▸ Exercise
Could you repeat the entries below exactly, but only from the line with "verona-2012_camp-ita-assoluti_173" through the line with "Tags: Anime, Fushigi", and without any picture?

▸ Extracted records
----

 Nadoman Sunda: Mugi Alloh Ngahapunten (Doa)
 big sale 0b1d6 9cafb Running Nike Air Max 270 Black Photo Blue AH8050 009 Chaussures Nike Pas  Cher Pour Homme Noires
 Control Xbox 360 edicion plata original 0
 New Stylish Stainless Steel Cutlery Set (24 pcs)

----

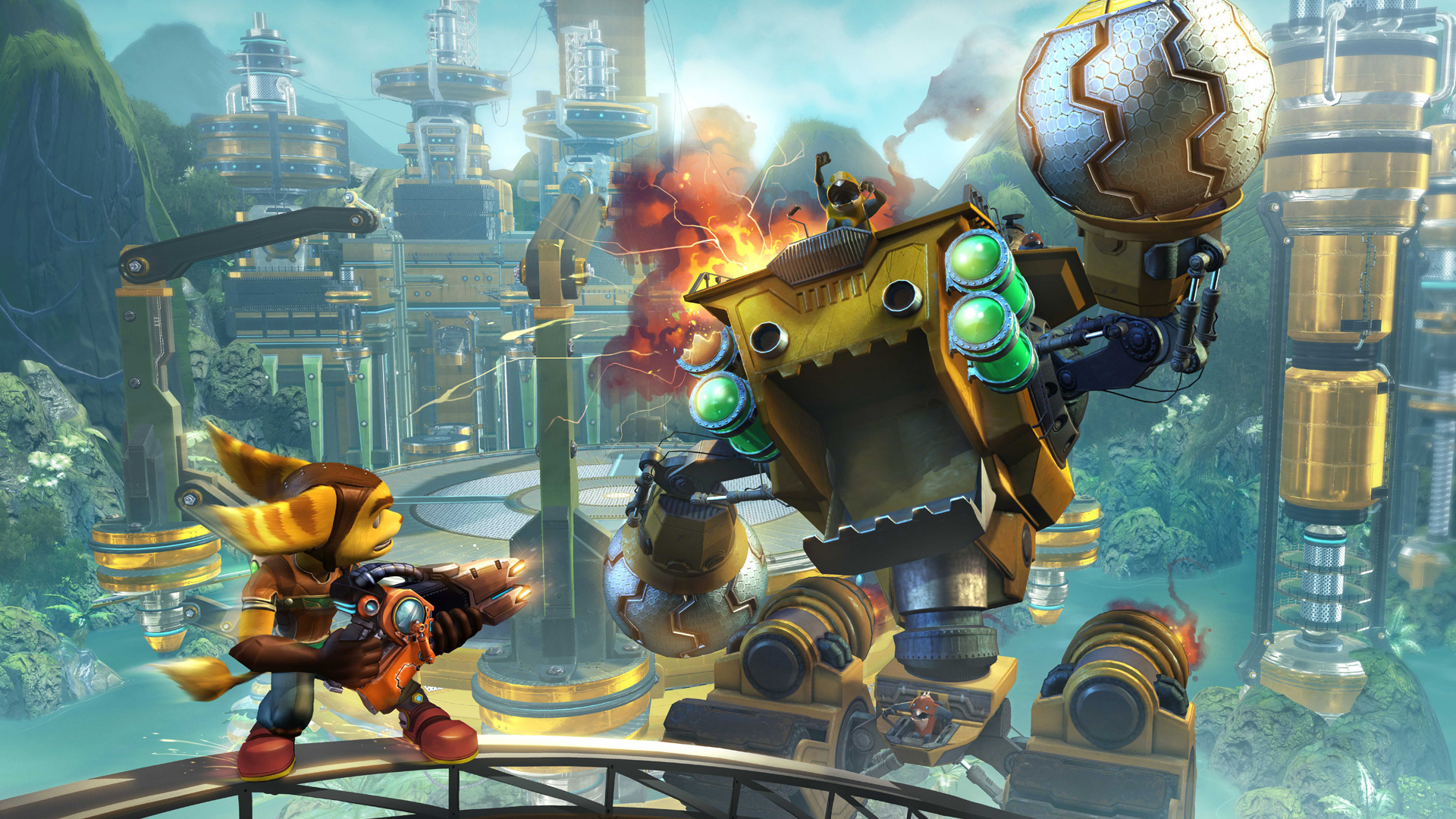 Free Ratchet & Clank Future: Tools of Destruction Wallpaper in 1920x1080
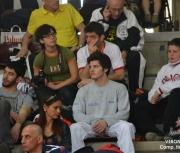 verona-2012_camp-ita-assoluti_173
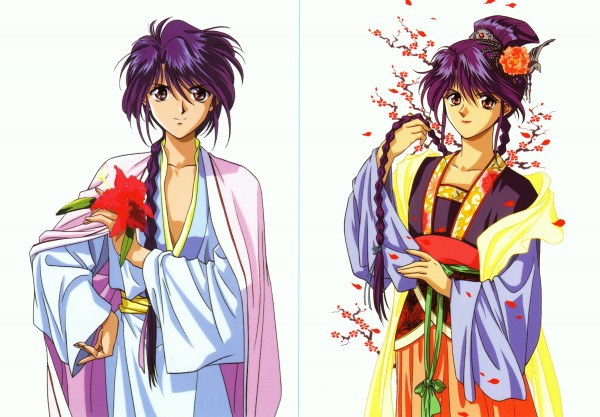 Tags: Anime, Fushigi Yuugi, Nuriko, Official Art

----

▸ Output below
 verona-2012_camp-ita-assoluti_173
 Tags: Anime, Fushigi Yuugi, Nuriko, Official Art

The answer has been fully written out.